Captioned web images
== Segment start ==

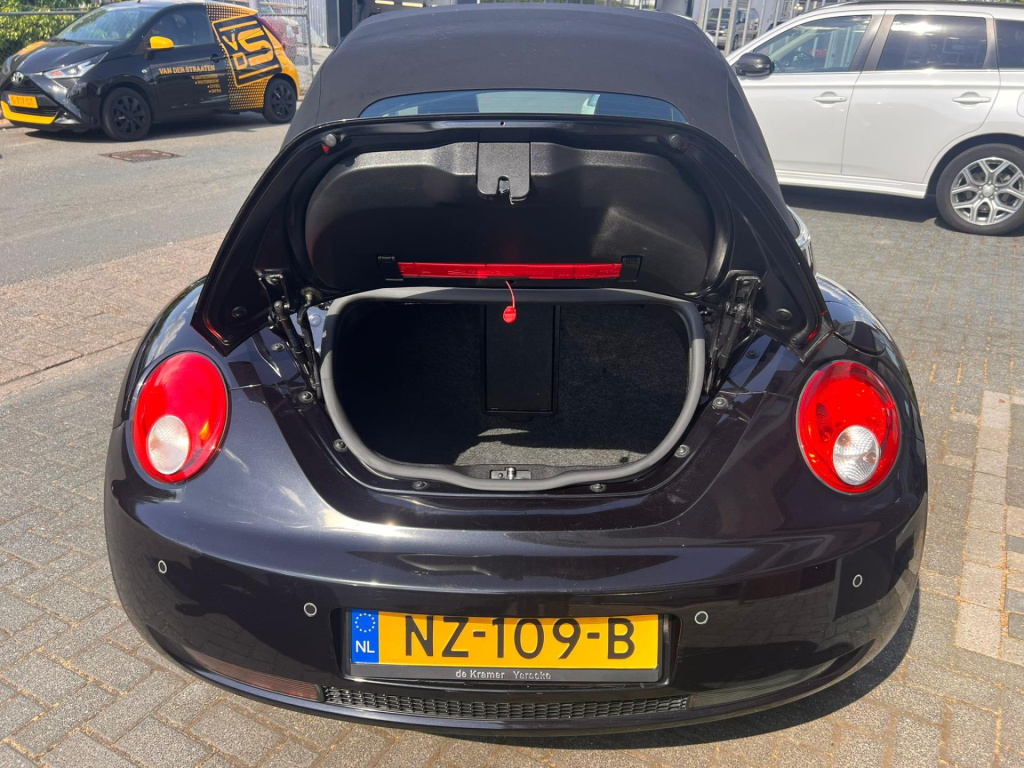 Volkswagen New Beetle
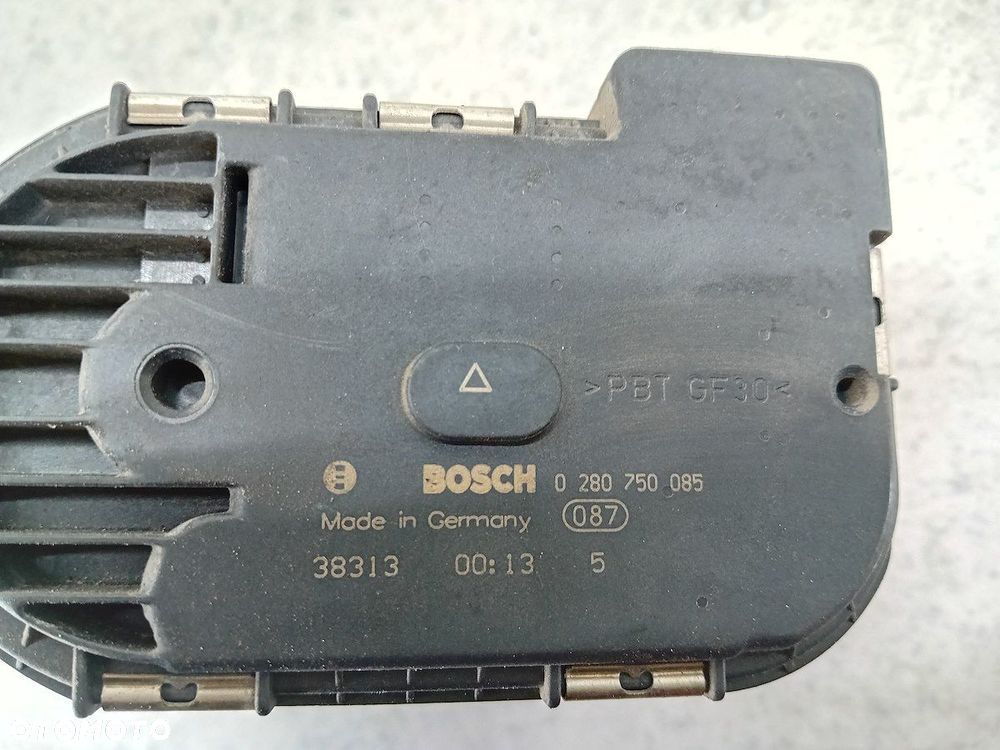 PRZEPUSTNICA CITROEN C3 I PLURIEL 0280750085  BOSCH 1.6 16V - 2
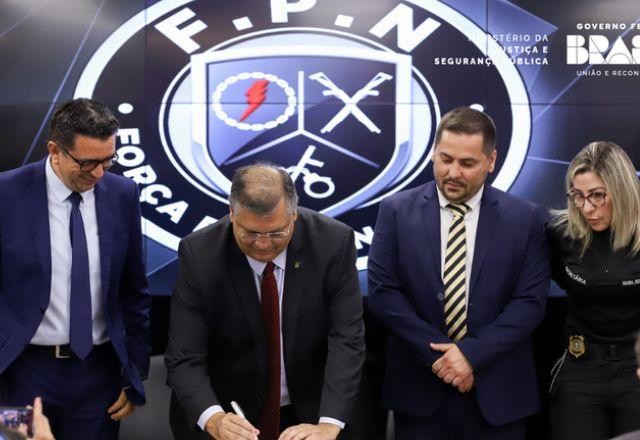 Imagem da noticia Governo cria Força Penal Nacional contra crime organizado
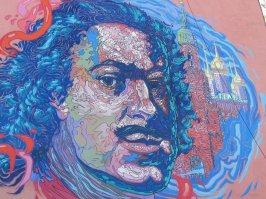 у нас в Туле тоже много граффити появилось, причем в общественных местах (например- подземные переходы) - по спец.заказу местных властей) большинство граффити именно на тему исторических личностей, ВОВ. Фото для примера:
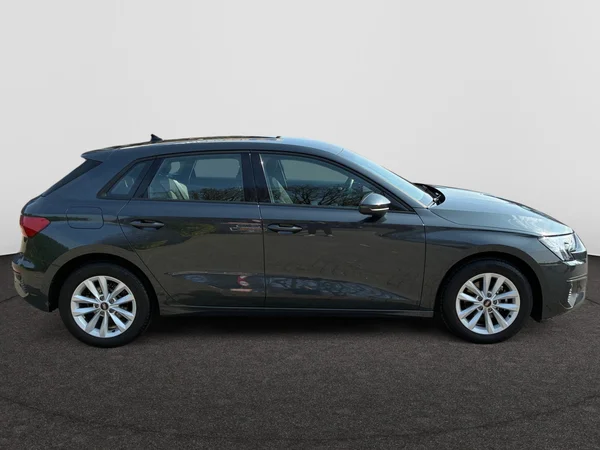 AUDI A3 Sportback (2022) — foto 20 van 24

== Segment end ==

## TASK DETAILS
Only the lines from the one that holds "Imagem da noticia" through the end of the records above should be printed again, exactly as they are. Leave out the pictures.

## RESPONSE BELOW
 Imagem da noticia Governo cria Força Penal Nacional contra crime organizado
 у нас в Туле тоже много граффити появилось, причем в общественных местах (например- подземные переходы) - по спец.заказу местных властей) большинство граффити именно на тему исторических личностей, ВОВ. Фото для примера:
 AUDI A3 Sportback (2022) — foto 20 van 24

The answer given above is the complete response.